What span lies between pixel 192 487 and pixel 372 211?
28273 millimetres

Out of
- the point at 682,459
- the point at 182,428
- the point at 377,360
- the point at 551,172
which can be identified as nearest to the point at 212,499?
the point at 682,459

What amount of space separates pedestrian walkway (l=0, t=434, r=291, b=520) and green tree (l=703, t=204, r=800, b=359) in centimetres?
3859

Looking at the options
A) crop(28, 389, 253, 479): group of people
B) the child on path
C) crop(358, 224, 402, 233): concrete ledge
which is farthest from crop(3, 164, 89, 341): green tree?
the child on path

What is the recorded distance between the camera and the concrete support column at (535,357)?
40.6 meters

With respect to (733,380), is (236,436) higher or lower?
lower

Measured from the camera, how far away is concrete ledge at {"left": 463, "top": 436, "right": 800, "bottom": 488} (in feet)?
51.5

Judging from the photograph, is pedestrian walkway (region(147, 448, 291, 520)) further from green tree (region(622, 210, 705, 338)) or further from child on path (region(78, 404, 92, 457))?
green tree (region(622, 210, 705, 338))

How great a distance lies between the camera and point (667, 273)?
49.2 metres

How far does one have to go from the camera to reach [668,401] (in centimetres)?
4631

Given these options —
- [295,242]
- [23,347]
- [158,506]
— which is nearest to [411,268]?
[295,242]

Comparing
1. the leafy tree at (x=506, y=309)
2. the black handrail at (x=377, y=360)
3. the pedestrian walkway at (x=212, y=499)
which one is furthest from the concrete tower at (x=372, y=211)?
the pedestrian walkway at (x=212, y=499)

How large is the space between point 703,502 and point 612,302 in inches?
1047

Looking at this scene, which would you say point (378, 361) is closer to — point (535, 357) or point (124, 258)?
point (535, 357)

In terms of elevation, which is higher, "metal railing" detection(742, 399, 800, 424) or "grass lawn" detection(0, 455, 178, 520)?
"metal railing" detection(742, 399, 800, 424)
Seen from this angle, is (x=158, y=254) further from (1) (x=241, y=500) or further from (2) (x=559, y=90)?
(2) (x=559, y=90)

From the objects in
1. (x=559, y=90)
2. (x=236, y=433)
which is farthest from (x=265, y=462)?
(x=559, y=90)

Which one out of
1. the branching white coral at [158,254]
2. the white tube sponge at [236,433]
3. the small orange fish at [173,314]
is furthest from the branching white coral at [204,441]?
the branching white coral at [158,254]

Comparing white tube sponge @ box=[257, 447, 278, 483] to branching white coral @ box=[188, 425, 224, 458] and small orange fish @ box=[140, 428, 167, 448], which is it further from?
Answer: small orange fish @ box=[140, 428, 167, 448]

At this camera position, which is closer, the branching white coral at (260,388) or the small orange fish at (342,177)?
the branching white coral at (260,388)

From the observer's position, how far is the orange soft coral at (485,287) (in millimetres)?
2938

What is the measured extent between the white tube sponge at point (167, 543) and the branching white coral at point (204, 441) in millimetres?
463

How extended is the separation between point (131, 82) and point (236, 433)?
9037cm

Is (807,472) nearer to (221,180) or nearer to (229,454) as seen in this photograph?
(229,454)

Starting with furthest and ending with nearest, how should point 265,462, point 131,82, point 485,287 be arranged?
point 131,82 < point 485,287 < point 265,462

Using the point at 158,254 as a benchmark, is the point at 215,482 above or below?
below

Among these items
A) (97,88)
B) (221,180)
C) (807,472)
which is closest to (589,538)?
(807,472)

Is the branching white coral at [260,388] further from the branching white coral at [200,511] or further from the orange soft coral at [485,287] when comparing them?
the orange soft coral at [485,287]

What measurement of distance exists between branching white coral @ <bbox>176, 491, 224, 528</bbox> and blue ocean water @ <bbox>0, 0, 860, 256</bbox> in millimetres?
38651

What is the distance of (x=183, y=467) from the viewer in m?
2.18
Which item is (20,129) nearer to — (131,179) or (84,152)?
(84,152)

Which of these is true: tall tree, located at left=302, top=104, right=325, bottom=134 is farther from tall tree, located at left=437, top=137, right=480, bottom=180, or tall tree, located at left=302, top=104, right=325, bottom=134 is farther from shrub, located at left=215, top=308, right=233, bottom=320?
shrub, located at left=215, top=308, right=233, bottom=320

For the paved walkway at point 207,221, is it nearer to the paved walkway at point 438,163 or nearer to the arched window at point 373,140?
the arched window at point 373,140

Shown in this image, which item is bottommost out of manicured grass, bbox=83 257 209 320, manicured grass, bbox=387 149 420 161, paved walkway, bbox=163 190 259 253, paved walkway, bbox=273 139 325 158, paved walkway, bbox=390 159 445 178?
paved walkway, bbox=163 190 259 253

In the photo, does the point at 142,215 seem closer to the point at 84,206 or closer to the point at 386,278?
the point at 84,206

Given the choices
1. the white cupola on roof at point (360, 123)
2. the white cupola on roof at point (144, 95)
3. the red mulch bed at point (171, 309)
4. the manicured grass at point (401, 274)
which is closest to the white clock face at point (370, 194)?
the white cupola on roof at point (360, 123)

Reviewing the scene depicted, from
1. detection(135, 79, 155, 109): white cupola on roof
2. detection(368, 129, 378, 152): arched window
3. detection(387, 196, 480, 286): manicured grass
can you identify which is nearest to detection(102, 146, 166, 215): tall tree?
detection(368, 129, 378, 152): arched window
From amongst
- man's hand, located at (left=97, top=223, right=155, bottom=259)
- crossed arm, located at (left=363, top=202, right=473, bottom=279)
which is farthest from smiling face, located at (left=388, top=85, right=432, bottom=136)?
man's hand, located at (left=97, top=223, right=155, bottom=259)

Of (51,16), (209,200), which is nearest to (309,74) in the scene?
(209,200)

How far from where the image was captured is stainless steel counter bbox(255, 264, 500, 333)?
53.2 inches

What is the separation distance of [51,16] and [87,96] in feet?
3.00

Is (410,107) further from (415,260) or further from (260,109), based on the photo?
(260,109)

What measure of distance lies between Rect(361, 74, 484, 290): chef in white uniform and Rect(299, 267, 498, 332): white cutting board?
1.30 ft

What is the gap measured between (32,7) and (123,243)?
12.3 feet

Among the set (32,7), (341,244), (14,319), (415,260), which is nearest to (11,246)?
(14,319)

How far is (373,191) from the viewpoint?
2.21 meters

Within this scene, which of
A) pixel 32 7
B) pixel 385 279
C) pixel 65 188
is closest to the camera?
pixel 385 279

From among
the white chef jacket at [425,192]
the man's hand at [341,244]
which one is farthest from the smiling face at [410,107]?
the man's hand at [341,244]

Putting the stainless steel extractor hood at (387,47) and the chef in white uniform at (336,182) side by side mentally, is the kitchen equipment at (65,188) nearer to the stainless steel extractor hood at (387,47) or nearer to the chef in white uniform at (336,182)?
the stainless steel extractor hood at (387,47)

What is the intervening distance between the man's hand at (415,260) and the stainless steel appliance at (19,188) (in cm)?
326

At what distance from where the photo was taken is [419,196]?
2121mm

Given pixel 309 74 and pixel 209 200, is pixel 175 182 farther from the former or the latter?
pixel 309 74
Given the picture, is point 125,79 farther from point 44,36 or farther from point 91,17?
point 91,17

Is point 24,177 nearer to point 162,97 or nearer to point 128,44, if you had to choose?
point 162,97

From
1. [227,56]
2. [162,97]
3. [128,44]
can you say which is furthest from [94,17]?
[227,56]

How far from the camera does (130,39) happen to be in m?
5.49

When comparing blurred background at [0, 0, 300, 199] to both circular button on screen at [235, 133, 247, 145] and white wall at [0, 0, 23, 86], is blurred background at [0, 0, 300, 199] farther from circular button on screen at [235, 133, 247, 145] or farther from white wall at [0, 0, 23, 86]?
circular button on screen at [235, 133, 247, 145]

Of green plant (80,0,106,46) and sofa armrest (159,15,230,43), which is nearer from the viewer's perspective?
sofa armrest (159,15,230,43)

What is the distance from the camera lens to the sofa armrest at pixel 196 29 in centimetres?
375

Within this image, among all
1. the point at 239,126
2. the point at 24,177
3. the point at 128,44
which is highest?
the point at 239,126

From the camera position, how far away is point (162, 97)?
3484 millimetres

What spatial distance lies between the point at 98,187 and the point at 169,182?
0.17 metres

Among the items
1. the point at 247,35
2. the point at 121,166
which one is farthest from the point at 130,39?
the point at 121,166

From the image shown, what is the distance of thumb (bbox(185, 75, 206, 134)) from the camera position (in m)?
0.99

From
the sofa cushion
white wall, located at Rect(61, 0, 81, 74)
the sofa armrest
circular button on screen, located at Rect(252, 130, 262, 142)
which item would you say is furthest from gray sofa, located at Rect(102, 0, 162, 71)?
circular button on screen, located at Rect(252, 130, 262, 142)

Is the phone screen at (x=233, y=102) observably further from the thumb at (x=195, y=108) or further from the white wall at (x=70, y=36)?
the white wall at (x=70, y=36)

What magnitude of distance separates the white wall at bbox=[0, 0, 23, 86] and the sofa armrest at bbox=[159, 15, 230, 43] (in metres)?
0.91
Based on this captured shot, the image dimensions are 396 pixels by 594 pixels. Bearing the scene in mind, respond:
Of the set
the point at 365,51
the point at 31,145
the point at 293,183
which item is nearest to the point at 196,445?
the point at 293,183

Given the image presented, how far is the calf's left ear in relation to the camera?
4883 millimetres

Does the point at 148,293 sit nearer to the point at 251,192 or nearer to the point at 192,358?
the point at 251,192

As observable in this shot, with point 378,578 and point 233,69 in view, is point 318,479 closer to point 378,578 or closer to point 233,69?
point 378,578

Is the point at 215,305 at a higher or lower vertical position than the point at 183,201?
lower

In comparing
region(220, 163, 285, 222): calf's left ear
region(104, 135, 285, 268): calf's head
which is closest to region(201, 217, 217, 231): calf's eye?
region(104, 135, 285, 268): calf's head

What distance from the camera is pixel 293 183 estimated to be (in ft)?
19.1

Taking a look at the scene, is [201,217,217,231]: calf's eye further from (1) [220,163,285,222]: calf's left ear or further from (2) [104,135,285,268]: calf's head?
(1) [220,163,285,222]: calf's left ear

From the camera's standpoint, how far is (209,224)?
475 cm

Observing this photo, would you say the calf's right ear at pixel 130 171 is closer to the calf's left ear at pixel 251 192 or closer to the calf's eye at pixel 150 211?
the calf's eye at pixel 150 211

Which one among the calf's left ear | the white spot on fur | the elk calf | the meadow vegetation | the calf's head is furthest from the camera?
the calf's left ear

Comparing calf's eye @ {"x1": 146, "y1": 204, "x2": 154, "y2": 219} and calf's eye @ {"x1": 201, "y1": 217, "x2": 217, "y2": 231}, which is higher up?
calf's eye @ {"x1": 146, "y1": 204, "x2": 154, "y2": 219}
------
### [Exercise instructions]
Repeat the material word for word, starting with the line that contains "Of green plant" and going on through the line that contains "3484 millimetres", with both of those lines included.

### [Reply]
Of green plant (80,0,106,46) and sofa armrest (159,15,230,43), which is nearer from the viewer's perspective?
sofa armrest (159,15,230,43)

What is the distance from the camera lens to the sofa armrest at pixel 196 29 in centimetres?
375

Within this image, among all
1. the point at 239,126
2. the point at 24,177
3. the point at 128,44
which is highest?
the point at 239,126

From the camera position, how far away is point (162, 97)?
3484 millimetres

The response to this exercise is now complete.